INSTRUCTIONS TO FOLLOW: Look through the entries that follow and count the lines with the word "万元以上大型设备". The reply is that number alone.

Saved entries
+---+

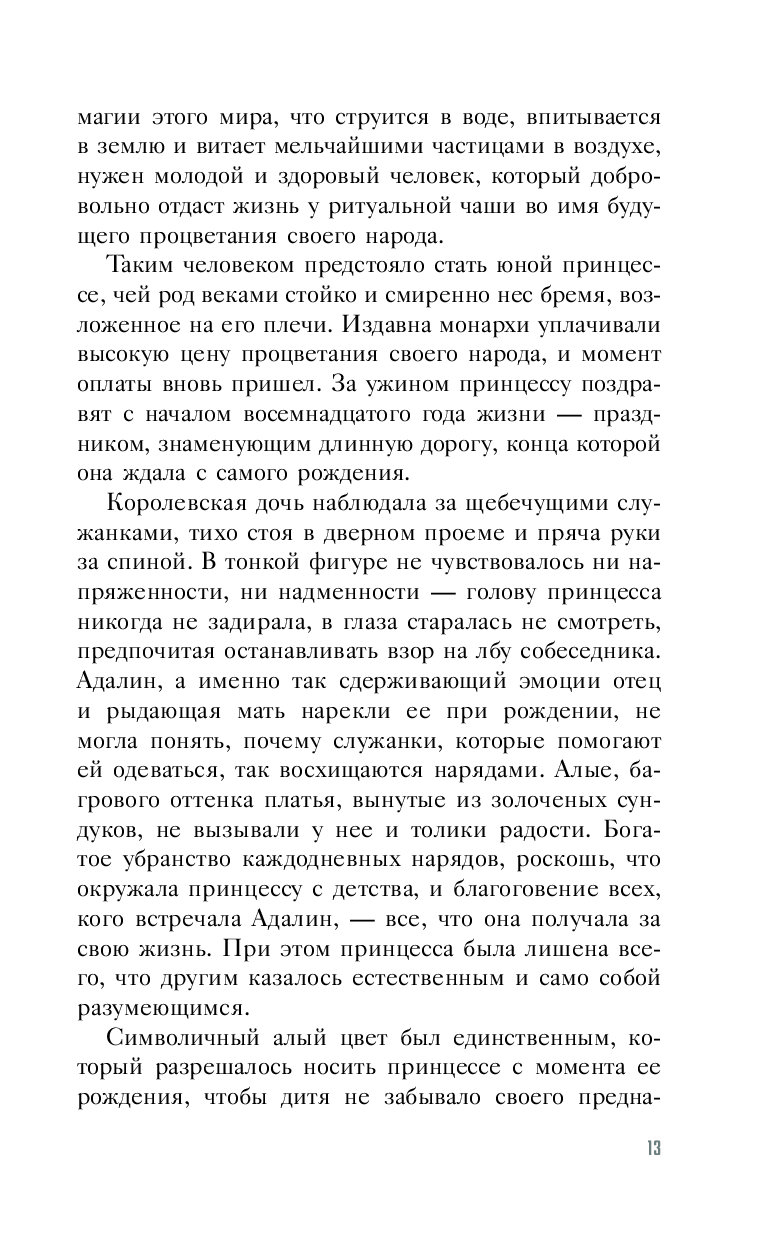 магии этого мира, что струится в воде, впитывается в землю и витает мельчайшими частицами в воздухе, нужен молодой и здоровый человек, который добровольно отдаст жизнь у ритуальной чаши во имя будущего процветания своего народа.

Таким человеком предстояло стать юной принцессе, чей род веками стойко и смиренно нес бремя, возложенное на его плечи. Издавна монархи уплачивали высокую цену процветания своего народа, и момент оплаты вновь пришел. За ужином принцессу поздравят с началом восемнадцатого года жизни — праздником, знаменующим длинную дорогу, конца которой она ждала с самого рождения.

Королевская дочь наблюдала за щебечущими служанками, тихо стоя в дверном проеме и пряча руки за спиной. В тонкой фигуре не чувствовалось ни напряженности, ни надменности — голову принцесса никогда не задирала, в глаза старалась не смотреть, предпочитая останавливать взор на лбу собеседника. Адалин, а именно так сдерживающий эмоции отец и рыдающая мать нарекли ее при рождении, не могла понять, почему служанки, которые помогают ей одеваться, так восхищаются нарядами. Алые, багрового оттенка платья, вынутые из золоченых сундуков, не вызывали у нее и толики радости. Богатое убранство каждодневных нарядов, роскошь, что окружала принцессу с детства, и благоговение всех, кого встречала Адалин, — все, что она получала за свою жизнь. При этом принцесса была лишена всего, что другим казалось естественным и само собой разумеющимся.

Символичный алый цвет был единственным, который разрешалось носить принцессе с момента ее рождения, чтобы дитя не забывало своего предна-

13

+---+

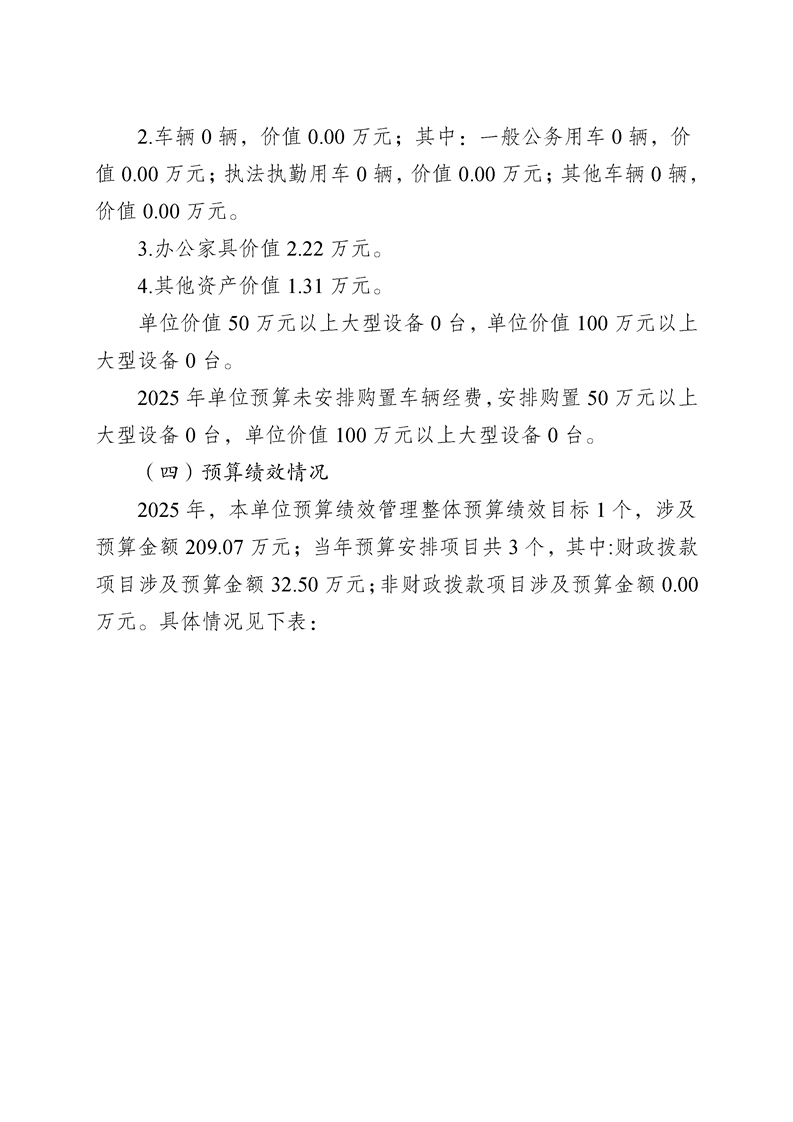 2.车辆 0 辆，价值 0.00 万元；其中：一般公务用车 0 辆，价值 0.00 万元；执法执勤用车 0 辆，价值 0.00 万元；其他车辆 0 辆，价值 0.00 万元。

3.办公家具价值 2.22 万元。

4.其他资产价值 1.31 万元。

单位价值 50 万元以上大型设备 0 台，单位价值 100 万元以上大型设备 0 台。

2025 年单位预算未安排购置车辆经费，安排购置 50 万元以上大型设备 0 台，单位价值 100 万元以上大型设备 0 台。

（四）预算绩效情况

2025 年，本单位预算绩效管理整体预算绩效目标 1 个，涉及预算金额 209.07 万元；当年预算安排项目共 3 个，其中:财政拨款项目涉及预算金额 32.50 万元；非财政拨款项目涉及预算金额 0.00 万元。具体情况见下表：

+---+

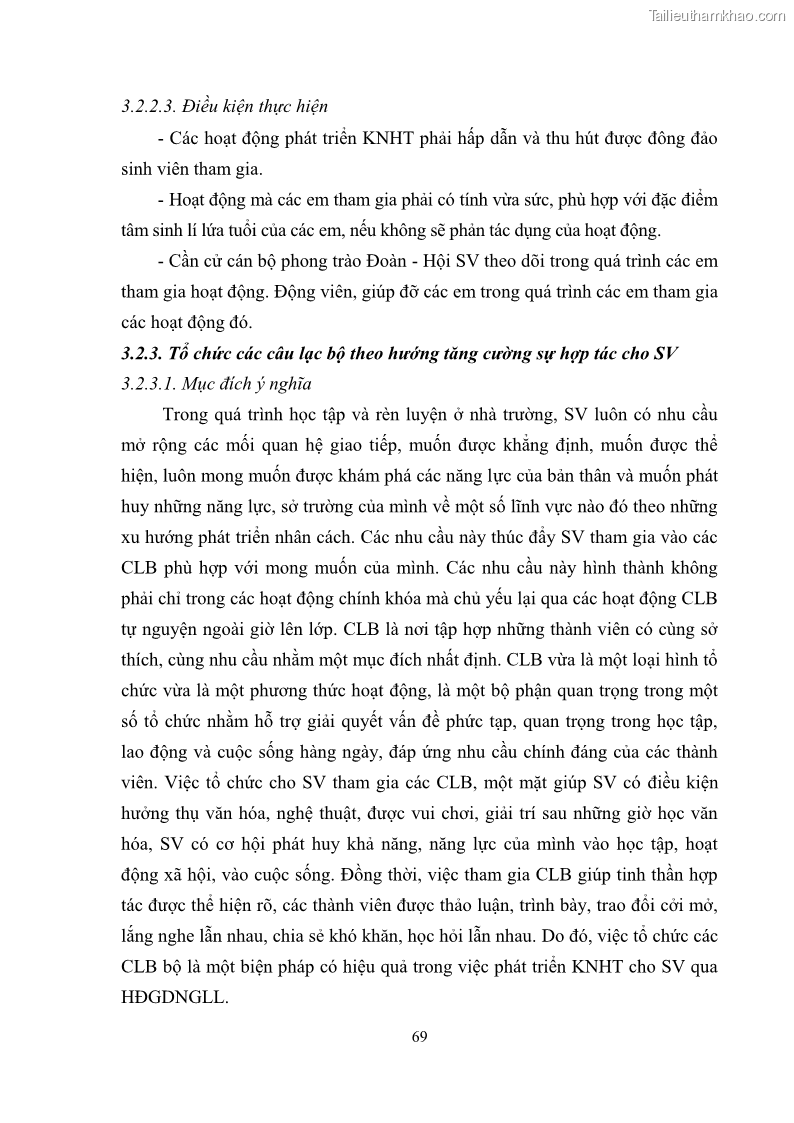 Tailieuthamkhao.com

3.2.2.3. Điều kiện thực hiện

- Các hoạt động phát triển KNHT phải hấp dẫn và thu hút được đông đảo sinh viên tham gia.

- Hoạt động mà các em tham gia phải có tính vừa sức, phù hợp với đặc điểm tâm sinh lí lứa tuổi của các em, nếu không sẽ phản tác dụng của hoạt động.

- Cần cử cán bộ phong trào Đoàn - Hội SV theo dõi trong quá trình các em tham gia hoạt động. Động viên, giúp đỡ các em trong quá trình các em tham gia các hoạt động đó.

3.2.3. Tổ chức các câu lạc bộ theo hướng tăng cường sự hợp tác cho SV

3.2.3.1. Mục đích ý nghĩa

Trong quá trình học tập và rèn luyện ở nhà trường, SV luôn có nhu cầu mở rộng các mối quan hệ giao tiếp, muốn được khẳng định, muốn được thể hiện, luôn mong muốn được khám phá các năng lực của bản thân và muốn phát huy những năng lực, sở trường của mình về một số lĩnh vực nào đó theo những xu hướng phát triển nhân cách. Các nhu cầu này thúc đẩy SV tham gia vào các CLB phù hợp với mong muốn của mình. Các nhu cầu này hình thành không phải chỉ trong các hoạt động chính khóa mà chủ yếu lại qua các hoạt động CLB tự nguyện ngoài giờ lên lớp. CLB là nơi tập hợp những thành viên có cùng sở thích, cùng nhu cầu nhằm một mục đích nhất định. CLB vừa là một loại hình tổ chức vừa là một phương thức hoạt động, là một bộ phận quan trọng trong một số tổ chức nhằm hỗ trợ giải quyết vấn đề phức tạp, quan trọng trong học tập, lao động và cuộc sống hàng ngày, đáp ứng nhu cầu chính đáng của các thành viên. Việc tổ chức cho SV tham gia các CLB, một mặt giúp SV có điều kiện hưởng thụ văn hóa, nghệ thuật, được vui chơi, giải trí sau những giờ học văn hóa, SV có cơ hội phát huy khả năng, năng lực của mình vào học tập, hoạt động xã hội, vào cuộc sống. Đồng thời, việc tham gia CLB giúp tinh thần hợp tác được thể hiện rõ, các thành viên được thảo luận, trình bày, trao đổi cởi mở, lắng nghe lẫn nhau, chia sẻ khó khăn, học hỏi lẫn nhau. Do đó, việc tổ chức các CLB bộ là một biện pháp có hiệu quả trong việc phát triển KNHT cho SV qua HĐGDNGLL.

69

+---+

THE COMPLETED TASK: 2